Resistance Training on Elderly Resilience

March 15, 2022 updated by: Chung Pak Kwong, Hong Kong Baptist University

Effectiveness of Resistance Training on Resilience in Hong Kong Chinese Older Adults: Study Protocol for a Randomized Controlled Trial

Background: There is on one hand sufficient evidence showing strong association between resilience and self-rated successful aging. On the other hand, strength training could contribute the cultivation of resilience among older adults. Therefore, the current study aims to examine the effectiveness of resistance training on resilience among Chinese older adults in Hong Kong.

Methods: This study will apply a three-group, double blinded (outcome assessors and data analysts), randomized controlled trial (RCT) to examine the effectiveness of the interventions on resilience, functional fitness, and health related quality of life immediately after a 16-week intervention, as well as the residual effects 12 weeks after completion of the interventions.
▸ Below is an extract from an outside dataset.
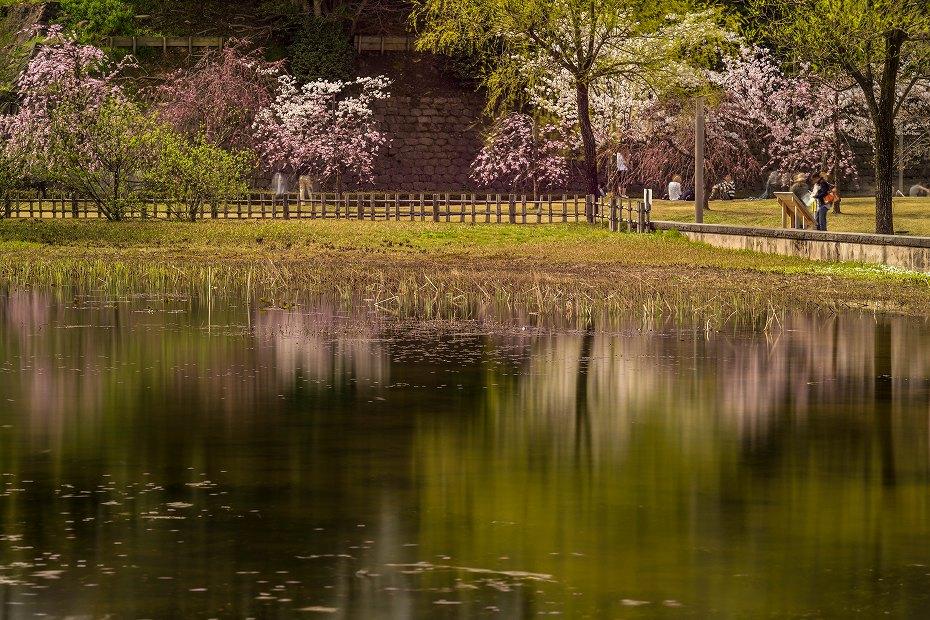 2017.04.08金沢城の桜7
Discussion: It is expected that resistance training is promising or even superior to aerobic training in the improvement of resilience. Given the limited evidence on the literature, it is urgently needed to explore the effects of resistance training on the improvement of resilience in older adults. Findings of the current study can contribute to the development of effective resistant training programs for the promotion of resilience among older adults.

Study Overview

Status

Completed

Conditions

Intervention / Treatment

Study Type

Interventional

Enrollment (Actual)

150

Phase

  • Not Applicable

Contacts and Locations

This section provides the contact details for those conducting the study, and information on where this study is being conducted.

Study Locations

  • Hong Kong
    • Kowloon
      • Hong Kong, Kowloon, Hong Kong, 000000
        • Hong Kong Baptist University Sports Hall

Participation Criteria

Researchers look for people who fit a certain description, called eligibility criteria. Some examples of these criteria are a person's general health condition or prior treatments.

Eligibility Criteria

Ages Eligible for Study

65 years to 74 years (OLDER_ADULT)

Accepts Healthy Volunteers

Yes

Genders Eligible for Study

All

Description

Inclusion Criteria:

  • 65 to 74 years old;
  • capable to walk without assistive device;
  • apparently healthy and live independently in communities

Exclusion Criteria:

  • with cardiovascular or related diseases that prevent from resistance training;
  • fail the PAR-Q screening or without physician's advice on readiness of participation in resistance training;
  • with substantial experience in practicing resistance training or Tai Chi;
  • with high level of resilience.

Study Plan

This section provides details of the study plan, including how the study is designed and what the study is measuring.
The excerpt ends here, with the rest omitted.